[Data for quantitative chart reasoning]
BEGIN
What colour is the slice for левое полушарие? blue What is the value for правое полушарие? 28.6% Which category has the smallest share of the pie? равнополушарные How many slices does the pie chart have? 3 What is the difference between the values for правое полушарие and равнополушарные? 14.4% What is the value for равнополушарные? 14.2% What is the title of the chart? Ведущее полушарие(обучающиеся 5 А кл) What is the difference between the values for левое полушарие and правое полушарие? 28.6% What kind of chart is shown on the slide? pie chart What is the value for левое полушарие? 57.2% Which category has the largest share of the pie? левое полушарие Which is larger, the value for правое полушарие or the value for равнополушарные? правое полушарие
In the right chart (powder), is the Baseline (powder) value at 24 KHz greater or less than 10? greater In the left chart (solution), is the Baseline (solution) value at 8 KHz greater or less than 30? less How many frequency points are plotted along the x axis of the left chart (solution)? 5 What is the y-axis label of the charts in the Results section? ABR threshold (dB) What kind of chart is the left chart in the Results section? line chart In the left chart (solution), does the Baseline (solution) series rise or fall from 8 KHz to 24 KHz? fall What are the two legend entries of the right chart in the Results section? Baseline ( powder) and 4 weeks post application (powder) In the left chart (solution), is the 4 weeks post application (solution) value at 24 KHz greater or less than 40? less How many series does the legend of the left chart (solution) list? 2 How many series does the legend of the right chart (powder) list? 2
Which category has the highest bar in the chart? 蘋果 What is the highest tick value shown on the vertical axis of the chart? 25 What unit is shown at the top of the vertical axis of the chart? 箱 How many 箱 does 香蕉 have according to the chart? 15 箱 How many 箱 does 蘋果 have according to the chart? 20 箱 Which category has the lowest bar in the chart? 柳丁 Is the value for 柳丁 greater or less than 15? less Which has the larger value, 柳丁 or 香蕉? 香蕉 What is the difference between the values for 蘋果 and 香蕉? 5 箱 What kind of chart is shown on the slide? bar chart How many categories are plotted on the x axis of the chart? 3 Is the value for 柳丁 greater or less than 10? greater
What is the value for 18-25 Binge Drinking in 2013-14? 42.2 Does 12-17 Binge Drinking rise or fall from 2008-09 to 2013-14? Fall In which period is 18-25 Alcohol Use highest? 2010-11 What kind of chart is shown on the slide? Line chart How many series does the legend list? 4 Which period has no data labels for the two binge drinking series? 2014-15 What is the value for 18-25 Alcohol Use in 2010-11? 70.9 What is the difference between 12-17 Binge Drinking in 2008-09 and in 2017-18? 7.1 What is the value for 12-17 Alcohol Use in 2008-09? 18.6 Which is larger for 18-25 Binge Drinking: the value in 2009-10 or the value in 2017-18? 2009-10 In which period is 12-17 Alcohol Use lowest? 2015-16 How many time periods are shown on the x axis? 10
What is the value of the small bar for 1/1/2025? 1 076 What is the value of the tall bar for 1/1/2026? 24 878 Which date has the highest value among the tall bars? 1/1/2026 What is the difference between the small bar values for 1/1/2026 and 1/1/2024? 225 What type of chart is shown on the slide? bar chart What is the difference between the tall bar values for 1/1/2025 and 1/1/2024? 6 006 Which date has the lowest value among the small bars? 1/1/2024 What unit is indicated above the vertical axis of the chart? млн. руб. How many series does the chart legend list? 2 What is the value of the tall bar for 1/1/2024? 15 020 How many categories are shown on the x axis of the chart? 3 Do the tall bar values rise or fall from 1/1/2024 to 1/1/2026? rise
END
Exercise instructions >> Copy every one of the records above word for word, with no changes.

Finished task >>
What colour is the slice for левое полушарие? blue What is the value for правое полушарие? 28.6% Which category has the smallest share of the pie? равнополушарные How many slices does the pie chart have? 3 What is the difference between the values for правое полушарие and равнополушарные? 14.4% What is the value for равнополушарные? 14.2% What is the title of the chart? Ведущее полушарие(обучающиеся 5 А кл) What is the difference between the values for левое полушарие and правое полушарие? 28.6% What kind of chart is shown on the slide? pie chart What is the value for левое полушарие? 57.2% Which category has the largest share of the pie? левое полушарие Which is larger, the value for правое полушарие or the value for равнополушарные? правое полушарие
In the right chart (powder), is the Baseline (powder) value at 24 KHz greater or less than 10? greater In the left chart (solution), is the Baseline (solution) value at 8 KHz greater or less than 30? less How many frequency points are plotted along the x axis of the left chart (solution)? 5 What is the y-axis label of the charts in the Results section? ABR threshold (dB) What kind of chart is the left chart in the Results section? line chart In the left chart (solution), does the Baseline (solution) series rise or fall from 8 KHz to 24 KHz? fall What are the two legend entries of the right chart in the Results section? Baseline ( powder) and 4 weeks post application (powder) In the left chart (solution), is the 4 weeks post application (solution) value at 24 KHz greater or less than 40? less How many series does the legend of the left chart (solution) list? 2 How many series does the legend of the right chart (powder) list? 2
Which category has the highest bar in the chart? 蘋果 What is the highest tick value shown on the vertical axis of the chart? 25 What unit is shown at the top of the vertical axis of the chart? 箱 How many 箱 does 香蕉 have according to the chart? 15 箱 How many 箱 does 蘋果 have according to the chart? 20 箱 Which category has the lowest bar in the chart? 柳丁 Is the value for 柳丁 greater or less than 15? less Which has the larger value, 柳丁 or 香蕉? 香蕉 What is the difference between the values for 蘋果 and 香蕉? 5 箱 What kind of chart is shown on the slide? bar chart How many categories are plotted on the x axis of the chart? 3 Is the value for 柳丁 greater or less than 10? greater
What is the value for 18-25 Binge Drinking in 2013-14? 42.2 Does 12-17 Binge Drinking rise or fall from 2008-09 to 2013-14? Fall In which period is 18-25 Alcohol Use highest? 2010-11 What kind of chart is shown on the slide? Line chart How many series does the legend list? 4 Which period has no data labels for the two binge drinking series? 2014-15 What is the value for 18-25 Alcohol Use in 2010-11? 70.9 What is the difference between 12-17 Binge Drinking in 2008-09 and in 2017-18? 7.1 What is the value for 12-17 Alcohol Use in 2008-09? 18.6 Which is larger for 18-25 Binge Drinking: the value in 2009-10 or the value in 2017-18? 2009-10 In which period is 12-17 Alcohol Use lowest? 2015-16 How many time periods are shown on the x axis? 10
What is the value of the small bar for 1/1/2025? 1 076 What is the value of the tall bar for 1/1/2026? 24 878 Which date has the highest value among the tall bars? 1/1/2026 What is the difference between the small bar values for 1/1/2026 and 1/1/2024? 225 What type of chart is shown on the slide? bar chart What is the difference between the tall bar values for 1/1/2025 and 1/1/2024? 6 006 Which date has the lowest value among the small bars? 1/1/2024 What unit is indicated above the vertical axis of the chart? млн. руб. How many series does the chart legend list? 2 What is the value of the tall bar for 1/1/2024? 15 020 How many categories are shown on the x axis of the chart? 3 Do the tall bar values rise or fall from 1/1/2024 to 1/1/2026? rise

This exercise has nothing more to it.